**YOUR TASK:**
This exercise calls for duplicating every entry below exactly, without the images.

**STUDY MATERIAL:**
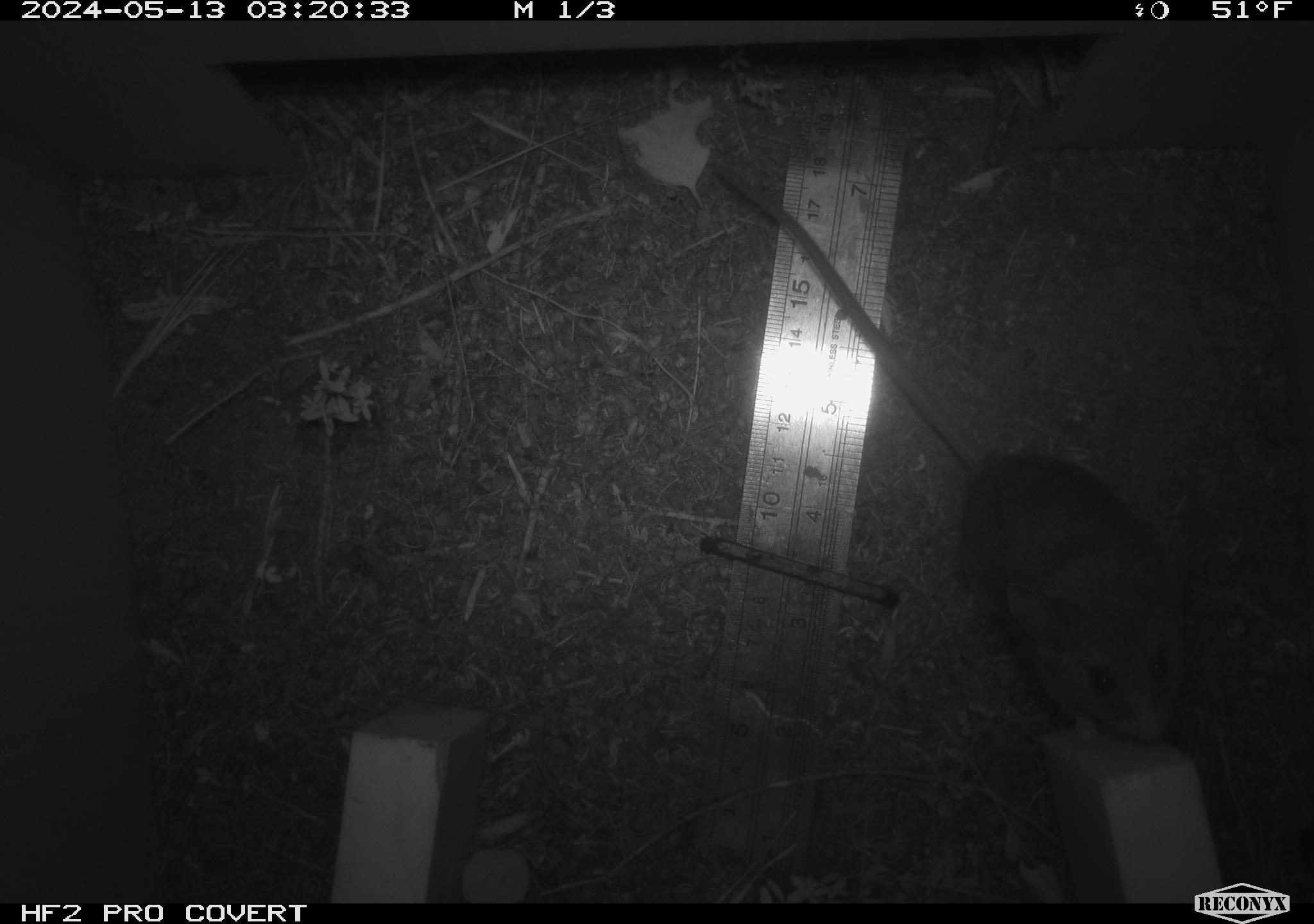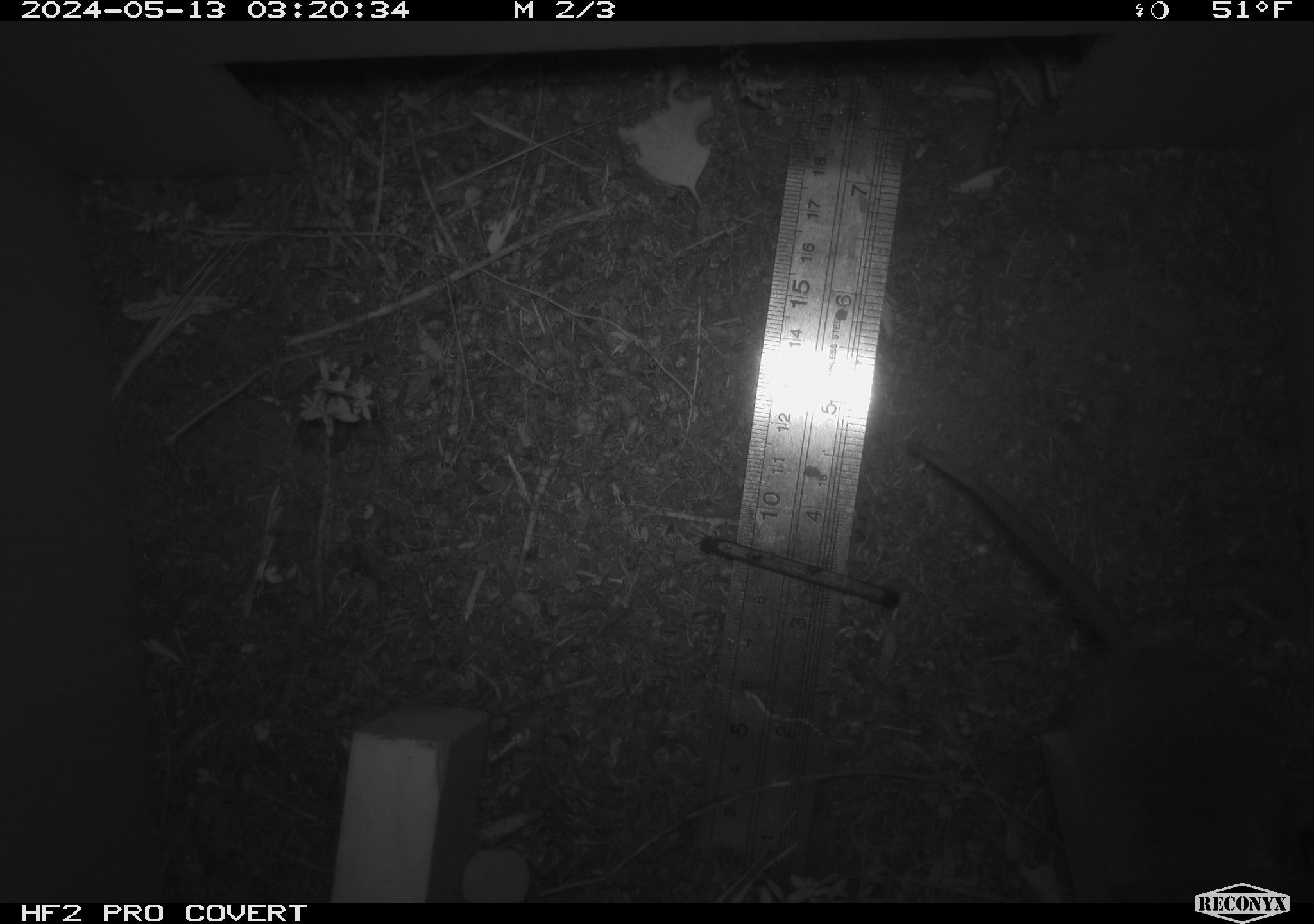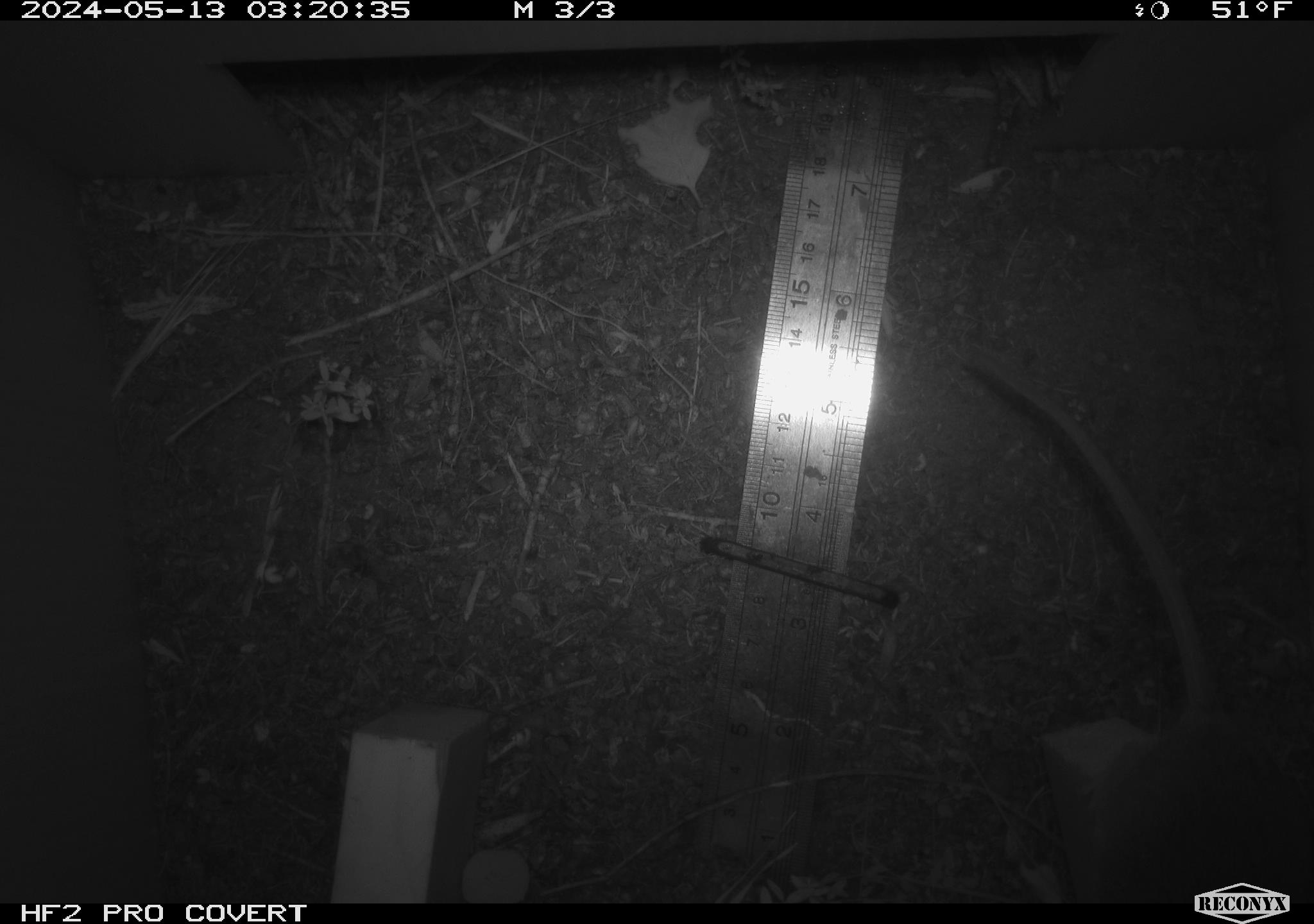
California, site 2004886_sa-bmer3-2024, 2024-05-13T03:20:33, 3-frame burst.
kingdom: Animalia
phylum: Chordata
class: Mammalia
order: Rodentia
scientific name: Rodentia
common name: mouse species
Mouse species (Rodentia).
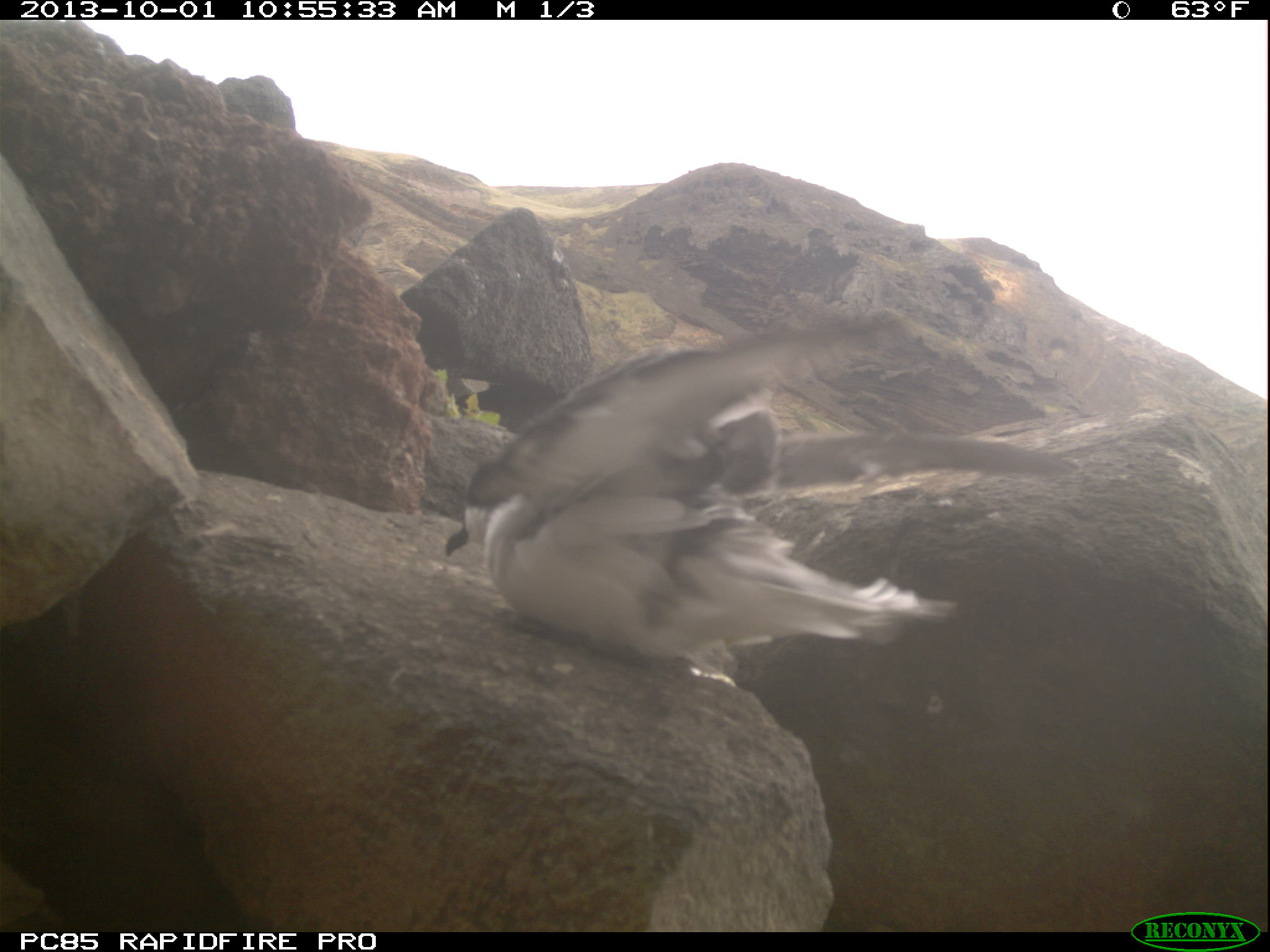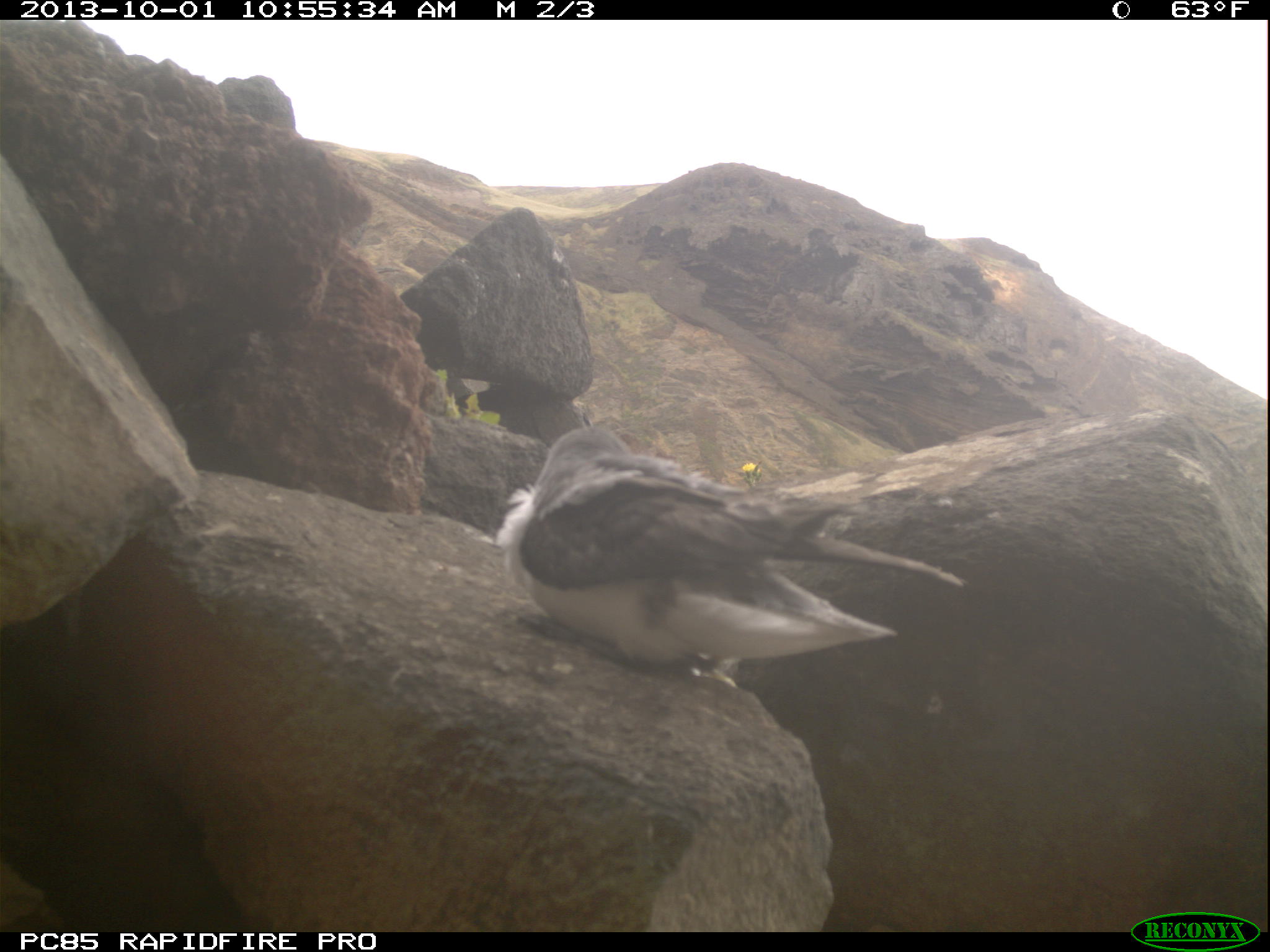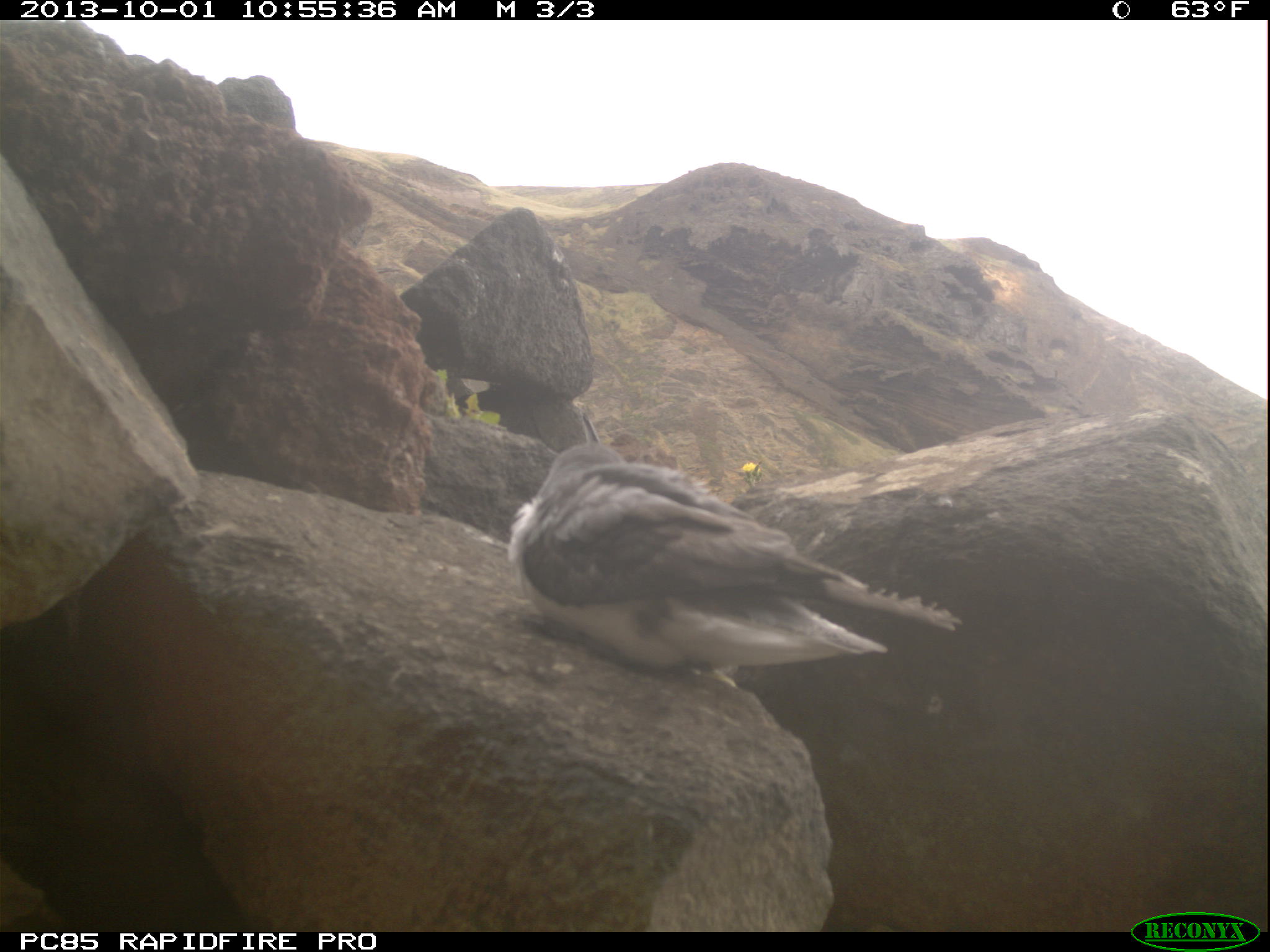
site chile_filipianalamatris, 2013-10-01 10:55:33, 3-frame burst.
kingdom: Animalia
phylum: Chordata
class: Aves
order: Procellariiformes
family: Procellariidae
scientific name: Procellariidae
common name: petrel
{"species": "petrel (Procellariidae)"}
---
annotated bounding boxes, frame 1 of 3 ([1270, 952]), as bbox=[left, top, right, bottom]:
petrel: bbox=[450, 325, 1065, 677]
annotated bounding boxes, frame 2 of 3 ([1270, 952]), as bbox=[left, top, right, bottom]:
petrel: bbox=[489, 421, 992, 683]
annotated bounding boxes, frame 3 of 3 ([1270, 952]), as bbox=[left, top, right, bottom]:
petrel: bbox=[498, 432, 978, 696]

**FINISHED EXERCISE:**
California, site 2004886_sa-bmer3-2024, 2024-05-13T03:20:33, 3-frame burst.
kingdom: Animalia
phylum: Chordata
class: Mammalia
order: Rodentia
scientific name: Rodentia
common name: mouse species
Mouse species (Rodentia).
site chile_filipianalamatris, 2013-10-01 10:55:33, 3-frame burst.
kingdom: Animalia
phylum: Chordata
class: Aves
order: Procellariiformes
family: Procellariidae
scientific name: Procellariidae
common name: petrel
{"species": "petrel (Procellariidae)"}
---
annotated bounding boxes, frame 1 of 3 ([1270, 952]), as bbox=[left, top, right, bottom]:
petrel: bbox=[450, 325, 1065, 677]
annotated bounding boxes, frame 2 of 3 ([1270, 952]), as bbox=[left, top, right, bottom]:
petrel: bbox=[489, 421, 992, 683]
annotated bounding boxes, frame 3 of 3 ([1270, 952]), as bbox=[left, top, right, bottom]:
petrel: bbox=[498, 432, 978, 696]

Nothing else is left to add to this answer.